Wood is glad to know the ring he tossed saved the woman’s life.
“It made me happy just knowing she knew we cared and changed her mind and grabbed that life ring.”
Other survival tales
Many people have died after being exposed to B.C.’s cold ocean waters. Tales of those who didn’t make it vastly outnumber those who have survived hours in the ocean.
Saanich businessman Bob Lord was rescued after eight hours in the Strait of Georgia in July 1993. He was ill from sunstroke and threw up over the lower deck on the final ferry out of Tsawwassen one night. He slipped and fell overboard, then watched the ferry pull away.
He treaded water, counting off strokes as a slow-moving stream of tide flow carried him 30 kilometres. Lord was rescued off Orcas Island at 7:30 a.m. by an off-duty Washington state police officer.

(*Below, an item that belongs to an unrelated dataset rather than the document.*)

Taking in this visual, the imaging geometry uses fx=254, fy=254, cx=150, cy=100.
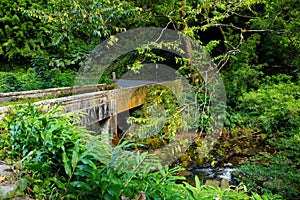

He said later: “For one reason or another, God gave me a miracle.”
Two years ago, deckhand Kevin Strain of Malcolm Island, off Vancouver Island’s east coast, was tossed overboard when the boat he was in smashed into a rock about 2 a.m.
Strain spent two hours hanging on to floating jerry cans and a foam float. He was dragged through rapids and pulled through whirlpools. Hypothermia started setting in and his legs cramped.
He eventually dragged himself out of the water at Sonora Island, northeast of Campbell River.